EXERCISES TO COMPLETE
• A. Extract the passage of the heart health post from "Yes. You had" up to and including "for good measure.".
• B. In the heart health post, list the three key exercise areas named in the final comment.

EXTRACTED TEXT
====

Heart Health

This one is near and dear to me, as all of you know. As a successful bypass patient, I first want to thank all of you for your support and good tidings. Now for the lecture:

Watch your heart health, ESPECIALLY post-Covid. Ars Technica does a good job of parsing the massive study of Department of Veterans Affair patients demonstrating a large increase in serious heart condition developments in the first year AFTER having Covid:

“Governments and health systems around the world should be prepared to deal with the likely significant contribution of the COVID-19 pandemic to a rise in the burden of cardiovascular diseases,” the authors caution. “Because of the chronic nature of these conditions, they will likely have long-lasting consequences for patients and health systems and also have broad implications on economic productivity and life expectancy.”

I tested Covid positive 12/30/2020. I already had a stent implanted in 9/2006, and had significant blockage discovered last October 2021, those are NOT Covid related, but the additional issues of slightly irregular heartbeat (some days low, some days high) aggravated high blood pressure, and other symptoms fit the profile of this study.

Please keep an eye on this development. If you already have any heart condition, be proactive with your cardiologist - if not - learn and be aware of the symptoms associated with these 20 heart risk factors.

7 Likes

Yes. You had us worried there for awhile. In my family, we have been very careful with Covid due largely to these cardiac issues.

3 Likes

I cannot emphasize this enough though I would say that a family history of heart risk can honestly unexpectedly flare up with any disease, like pneumonia or severe flu, if an individual is already in an at-risk group. I am fairly familiar with the gymgoer demographic, being one myself, so I have seen for decades now the health outcomes resulting from various age and weight profiles. If I could put a particular emphasis on any of the three key exercise areas–flexibility, strength, and endurance–as tied to heart health, I would stress the third a million times over and wrap a golden ticket around it too for good measure.

====

DATASET CONTENT
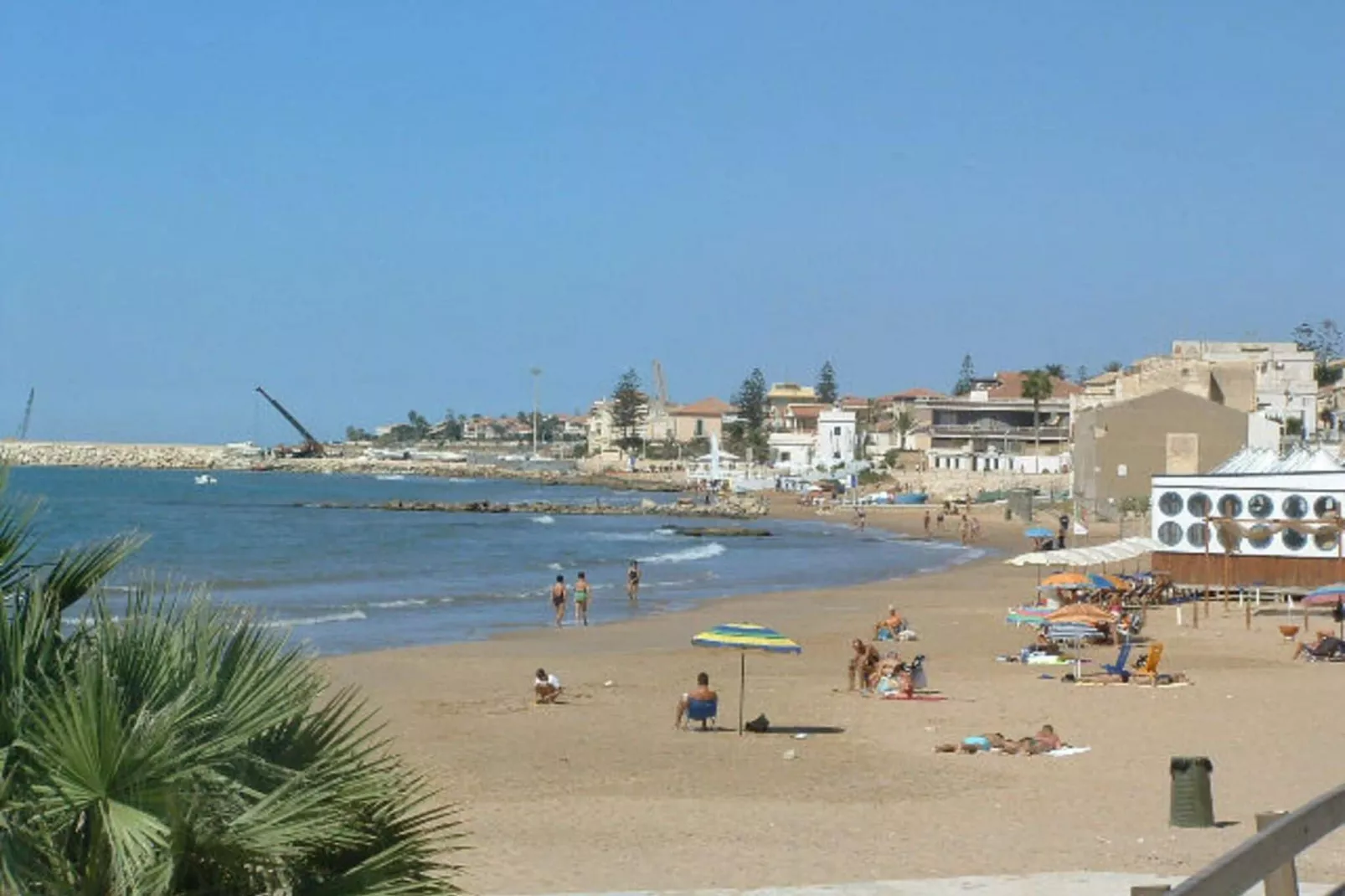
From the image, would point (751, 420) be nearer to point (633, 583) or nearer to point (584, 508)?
point (584, 508)

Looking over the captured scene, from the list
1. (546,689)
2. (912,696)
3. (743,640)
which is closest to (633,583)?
(546,689)

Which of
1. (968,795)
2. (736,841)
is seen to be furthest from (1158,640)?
(736,841)

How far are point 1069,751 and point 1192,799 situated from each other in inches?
165

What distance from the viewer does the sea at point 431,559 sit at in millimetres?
34312

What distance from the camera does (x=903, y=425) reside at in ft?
473

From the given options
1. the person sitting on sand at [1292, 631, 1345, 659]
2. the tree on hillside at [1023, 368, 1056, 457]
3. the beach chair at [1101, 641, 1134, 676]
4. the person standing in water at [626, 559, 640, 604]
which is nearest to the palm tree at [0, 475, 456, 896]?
the beach chair at [1101, 641, 1134, 676]

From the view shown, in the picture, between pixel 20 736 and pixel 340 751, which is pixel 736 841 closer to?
pixel 340 751

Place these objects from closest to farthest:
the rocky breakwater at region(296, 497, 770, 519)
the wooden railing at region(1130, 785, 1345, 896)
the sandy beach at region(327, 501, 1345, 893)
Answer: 1. the wooden railing at region(1130, 785, 1345, 896)
2. the sandy beach at region(327, 501, 1345, 893)
3. the rocky breakwater at region(296, 497, 770, 519)

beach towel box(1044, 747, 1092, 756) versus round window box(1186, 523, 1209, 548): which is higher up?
round window box(1186, 523, 1209, 548)

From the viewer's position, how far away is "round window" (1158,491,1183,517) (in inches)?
1352

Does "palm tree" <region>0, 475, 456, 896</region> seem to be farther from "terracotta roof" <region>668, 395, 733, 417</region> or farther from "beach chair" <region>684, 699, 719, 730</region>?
"terracotta roof" <region>668, 395, 733, 417</region>

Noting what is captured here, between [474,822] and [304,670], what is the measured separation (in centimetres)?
781

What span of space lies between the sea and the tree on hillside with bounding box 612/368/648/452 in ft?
217

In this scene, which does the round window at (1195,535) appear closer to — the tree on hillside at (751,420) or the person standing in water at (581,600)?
the person standing in water at (581,600)
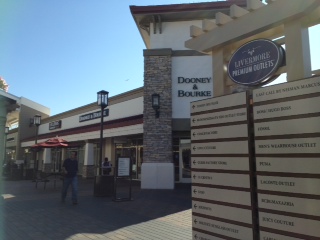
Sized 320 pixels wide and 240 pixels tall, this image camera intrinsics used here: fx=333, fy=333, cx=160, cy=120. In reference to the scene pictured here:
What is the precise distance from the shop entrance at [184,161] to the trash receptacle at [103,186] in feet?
18.8

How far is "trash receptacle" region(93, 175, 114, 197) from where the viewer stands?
514 inches

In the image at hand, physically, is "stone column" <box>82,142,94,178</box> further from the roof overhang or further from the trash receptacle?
the roof overhang

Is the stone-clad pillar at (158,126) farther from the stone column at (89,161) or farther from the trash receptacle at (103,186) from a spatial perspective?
the stone column at (89,161)

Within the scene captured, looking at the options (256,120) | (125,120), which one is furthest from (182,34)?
(256,120)

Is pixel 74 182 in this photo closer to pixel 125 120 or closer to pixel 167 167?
pixel 167 167

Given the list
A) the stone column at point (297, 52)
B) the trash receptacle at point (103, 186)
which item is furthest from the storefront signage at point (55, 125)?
the stone column at point (297, 52)

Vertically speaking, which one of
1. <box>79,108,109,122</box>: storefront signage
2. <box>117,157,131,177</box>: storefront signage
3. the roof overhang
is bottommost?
<box>117,157,131,177</box>: storefront signage

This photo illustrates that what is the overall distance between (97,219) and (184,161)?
9886 millimetres

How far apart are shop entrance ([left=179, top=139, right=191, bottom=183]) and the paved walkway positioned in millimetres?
5263

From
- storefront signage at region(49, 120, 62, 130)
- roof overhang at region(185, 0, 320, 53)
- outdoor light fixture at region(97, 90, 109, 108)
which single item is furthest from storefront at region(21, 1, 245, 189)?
storefront signage at region(49, 120, 62, 130)

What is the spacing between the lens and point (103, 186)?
13.1 metres

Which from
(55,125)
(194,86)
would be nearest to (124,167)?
(194,86)

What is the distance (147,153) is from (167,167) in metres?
1.17

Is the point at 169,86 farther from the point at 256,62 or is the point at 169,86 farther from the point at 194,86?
the point at 256,62
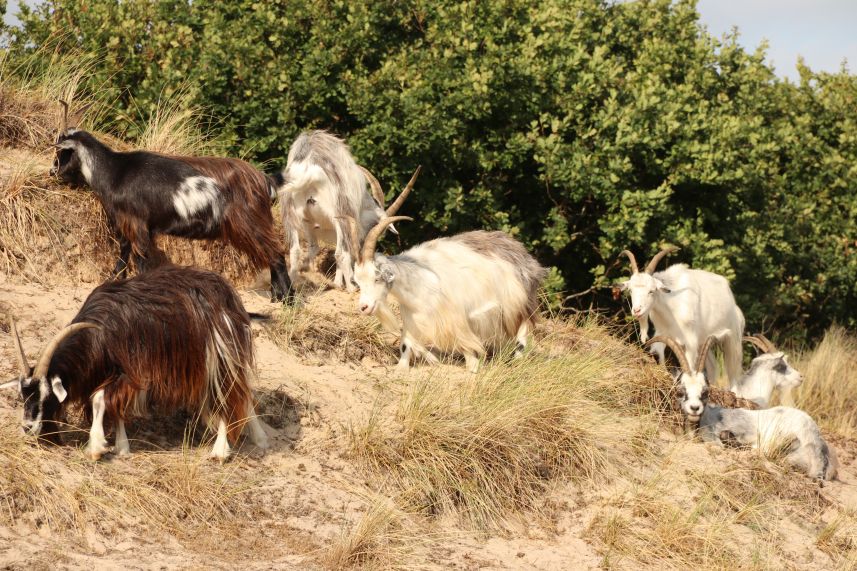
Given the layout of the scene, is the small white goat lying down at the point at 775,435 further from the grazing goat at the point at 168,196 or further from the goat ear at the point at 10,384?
the goat ear at the point at 10,384

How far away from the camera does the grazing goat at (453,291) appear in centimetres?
855

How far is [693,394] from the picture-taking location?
9.15 m

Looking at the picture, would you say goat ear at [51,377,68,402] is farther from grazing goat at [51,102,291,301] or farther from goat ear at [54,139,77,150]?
goat ear at [54,139,77,150]

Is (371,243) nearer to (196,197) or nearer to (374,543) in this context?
(196,197)

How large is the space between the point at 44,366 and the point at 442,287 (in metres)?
3.29

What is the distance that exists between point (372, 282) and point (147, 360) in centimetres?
236

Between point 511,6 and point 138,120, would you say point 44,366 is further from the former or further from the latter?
point 511,6

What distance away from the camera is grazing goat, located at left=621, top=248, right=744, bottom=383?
969cm

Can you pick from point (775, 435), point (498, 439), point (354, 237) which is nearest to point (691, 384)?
point (775, 435)

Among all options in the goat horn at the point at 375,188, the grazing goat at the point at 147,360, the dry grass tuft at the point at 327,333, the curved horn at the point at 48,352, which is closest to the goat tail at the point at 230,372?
the grazing goat at the point at 147,360

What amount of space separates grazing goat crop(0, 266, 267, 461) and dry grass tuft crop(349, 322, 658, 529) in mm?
1034

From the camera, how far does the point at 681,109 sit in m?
11.5

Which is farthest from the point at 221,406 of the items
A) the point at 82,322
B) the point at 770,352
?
the point at 770,352

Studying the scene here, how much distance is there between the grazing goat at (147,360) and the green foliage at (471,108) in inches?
168
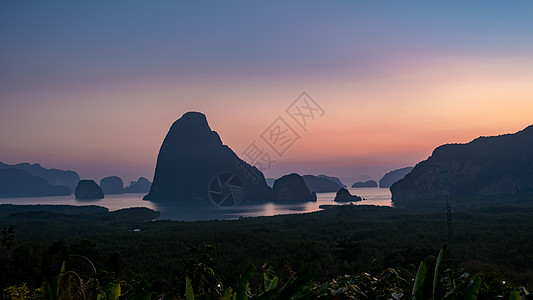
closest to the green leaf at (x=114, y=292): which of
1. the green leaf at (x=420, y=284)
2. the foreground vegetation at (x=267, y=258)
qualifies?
the foreground vegetation at (x=267, y=258)

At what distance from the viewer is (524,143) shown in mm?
179250

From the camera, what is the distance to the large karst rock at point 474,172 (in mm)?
157125

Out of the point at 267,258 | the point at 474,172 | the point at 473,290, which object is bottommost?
the point at 267,258

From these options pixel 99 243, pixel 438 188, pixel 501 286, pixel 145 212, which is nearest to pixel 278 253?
pixel 99 243

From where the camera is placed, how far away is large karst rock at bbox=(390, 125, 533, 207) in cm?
15712

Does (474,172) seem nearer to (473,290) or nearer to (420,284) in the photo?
(420,284)

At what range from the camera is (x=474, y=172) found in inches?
6693

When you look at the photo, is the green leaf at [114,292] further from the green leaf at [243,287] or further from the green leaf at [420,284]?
the green leaf at [420,284]

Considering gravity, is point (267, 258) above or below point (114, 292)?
below

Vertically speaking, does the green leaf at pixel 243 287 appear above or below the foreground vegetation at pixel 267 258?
above

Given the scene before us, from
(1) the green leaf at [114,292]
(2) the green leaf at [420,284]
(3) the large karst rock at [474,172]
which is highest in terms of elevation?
(3) the large karst rock at [474,172]

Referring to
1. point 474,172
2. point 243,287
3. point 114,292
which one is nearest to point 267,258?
point 114,292

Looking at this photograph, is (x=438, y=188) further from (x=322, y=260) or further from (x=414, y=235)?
(x=322, y=260)

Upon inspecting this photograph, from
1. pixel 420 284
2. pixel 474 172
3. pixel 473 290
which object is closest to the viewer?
pixel 473 290
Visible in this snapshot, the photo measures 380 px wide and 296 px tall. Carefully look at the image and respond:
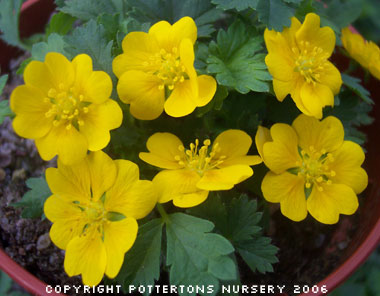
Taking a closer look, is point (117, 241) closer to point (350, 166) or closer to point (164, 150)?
point (164, 150)

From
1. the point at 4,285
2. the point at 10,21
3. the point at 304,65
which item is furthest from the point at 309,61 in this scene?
the point at 4,285

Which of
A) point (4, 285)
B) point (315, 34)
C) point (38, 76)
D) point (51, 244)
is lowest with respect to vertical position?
point (4, 285)

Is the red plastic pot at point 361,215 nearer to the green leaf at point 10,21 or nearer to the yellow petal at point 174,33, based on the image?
the green leaf at point 10,21

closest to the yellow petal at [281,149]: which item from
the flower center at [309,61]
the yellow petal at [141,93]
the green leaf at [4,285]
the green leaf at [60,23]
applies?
the flower center at [309,61]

====

SOLUTIONS TO THE PROBLEMS
• A.
Yes. You had us worried there for awhile. In my family, we have been very careful with Covid due largely to these cardiac issues.

3 Likes

I cannot emphasize this enough though I would say that a family history of heart risk can honestly unexpectedly flare up with any disease, like pneumonia or severe flu, if an individual is already in an at-risk group. I am fairly familiar with the gymgoer demographic, being one myself, so I have seen for decades now the health outcomes resulting from various age and weight profiles. If I could put a particular emphasis on any of the three key exercise areas–flexibility, strength, and endurance–as tied to heart health, I would stress the third a million times over and wrap a golden ticket around it too for good measure.

• B. Flexibility, strength, endurance